After about a minute under the blanket the pair would stabilize without being thermally-coupled.
The one minute settling time was with the jig continuously-powered.

There is a fair amount of self-heating even at 1 mA.
If one device is powered for a significantly long time as the other device is switched-out, the settling time, for the devices to reach thermal equilibrium, is longer.
Switching off the supply when changing devices yields much faster settling times.
If you're doing a lot of devices or double-checking your work powering down could be a significant time saver.

Pairing Strategy

Differential measurement makes pairing easier.
The key is to pick a good reference transistor and then match to it.
If you grab one and start seeing a whole run of them with 4 mV offset, set that transistor aside.
Grab two of the ones that measured similarly and then pair them.

I'm satisfied that someone wanting a couple of matched pairs could buy 10 and likely get two if not three pairs within 500 µV.

Hfe Measurements of the Paired Devices

Once I had paired up devices, I measured the Hfe of each pair and recorded the lowest Hfe of the two.

If the Hfe measured 147 I marked it ">140" and set bins 10 units apart.
The Hfe average of the 18 pairs, based on bin value, was 143.
The lowest Hfe was about 130; the highest 180.
Since devices were binned at values lower than they actually were the real Hfe average is a little higher.

The ZTX851 is not the "Ultimate" Low Noise Transistor

I'm sure this thread could degrade (in other fora) into a pissing match about what the lowest noise transistor is and that the Hfe is low, the capacitance is high, its not spec'd for low noise, it must have high 1/f yadda, yadda, yadda. Negativity on parade.
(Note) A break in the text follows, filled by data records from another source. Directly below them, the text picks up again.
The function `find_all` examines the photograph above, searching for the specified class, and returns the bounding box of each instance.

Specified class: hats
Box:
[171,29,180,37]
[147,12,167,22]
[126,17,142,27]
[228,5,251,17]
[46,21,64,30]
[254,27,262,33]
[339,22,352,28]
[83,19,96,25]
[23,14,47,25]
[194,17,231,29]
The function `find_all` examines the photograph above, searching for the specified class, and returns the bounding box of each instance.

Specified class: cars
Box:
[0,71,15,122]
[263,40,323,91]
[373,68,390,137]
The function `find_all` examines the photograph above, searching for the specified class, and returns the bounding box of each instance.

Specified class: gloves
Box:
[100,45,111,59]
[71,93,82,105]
Show me something that can be bought.

The reality is that the most-desireable low noise transistors are simply no longer available.
The ZTX851 is available and is dirt cheap.
You don't have to parallel some ridiculous number of them to get low noise.
The ZTX851 has a high Cob. (45 pF typ.)
The ZTX851 was designed for auto horns and fluorescent emergency lamp electronic ballasts.
Low noise performance of the ZTX851 in a mic preamp seems to be the polar opposite of its use in auto horns.
It's big geometry, indestructable and is through hole.
But: You can buy them.

The rbb of the ZTX851 was measured by Horowitz and Hill to be about 1.6 Ohms. (Art of Electronics, 3rd Ed. pg. 535.)
"Although its noise voltage is unspecified, we found excellent noise performance good consistency with some Zetex bipolar transistors, notably their ZTX851 (NPN) and ZTX951 (PNP)."
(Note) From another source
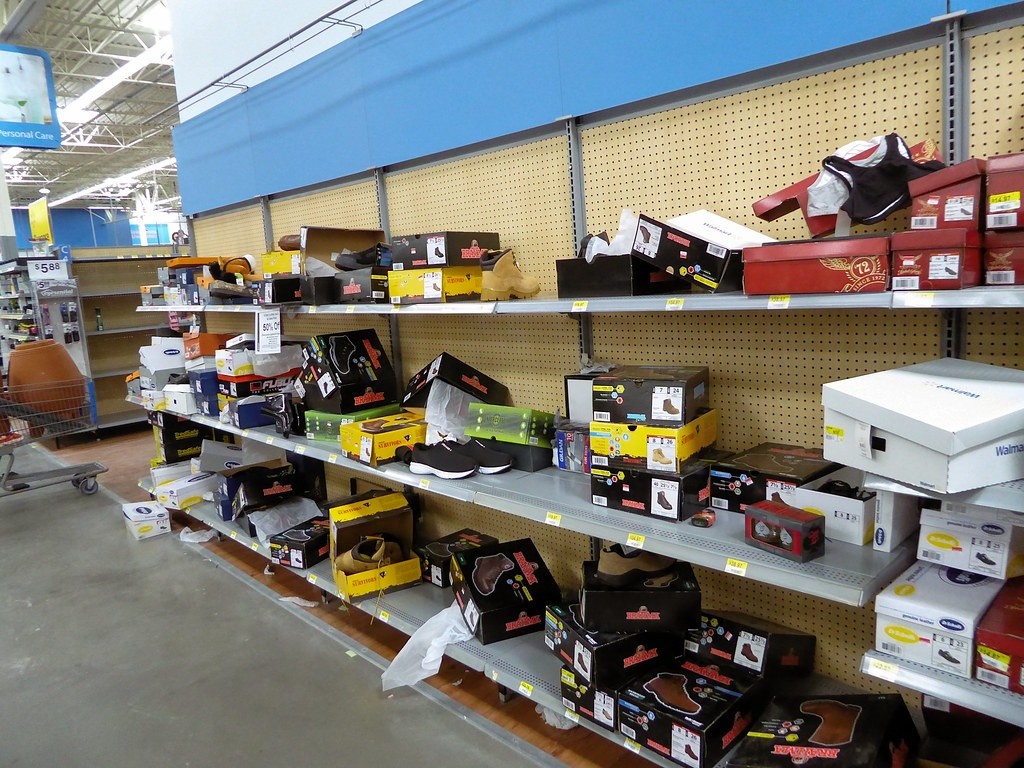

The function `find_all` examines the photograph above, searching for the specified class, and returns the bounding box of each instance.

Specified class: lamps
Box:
[38,184,51,194]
I'm going to epoxy two devices back-to-back and call it a "ZTX2851" in a "TWO-92" package. :lol:

My hunch is that this degree of thermal coupling, without added mass, will likely not have short-term thermal drift requiring excessive servo correction once in a shielded (from air currents) enclosure. If it does then we'll just epoxy it into a nut like before.

ZTX851 Noise Measurements and Comparisons at Dick's Website

Posted: Sun Jun 24, 2018 12:51 pm
by mediatechnology
On this page, the noise performance of several NPN transistors is tested. ... part3.html
This site has some very interesting test data that is also similar to Horowitz and Hill. The 1/f corner is higher than H&H.

Image ... ircuit.jpg

Image ... 0noise.jpg

Entire low-noise series: ... part1.html

Re: ZTX851 Low Noise, Low rbb Transistor Vbe Matching

Posted: Thu Jul 12, 2018 10:01 pm
by KMN
Zetex has their own spice models for many of their parts and they seem pretty decent.

What fun it is to sit around and do some transistor noise drag racing in my favorite low noise design simulations!! :lol:

So far my favorites are

ZTX1051A - NPN
ZTX1147A - PNP

Just a tiny tad of a smidge quieter than the ZTX851/951 in my circuits I simulated them in....

Wonder when Dick is going to do the PNP's. It looks as if the Zetex parts are dirt cheap and readily available. I might have to buy some. Super cool!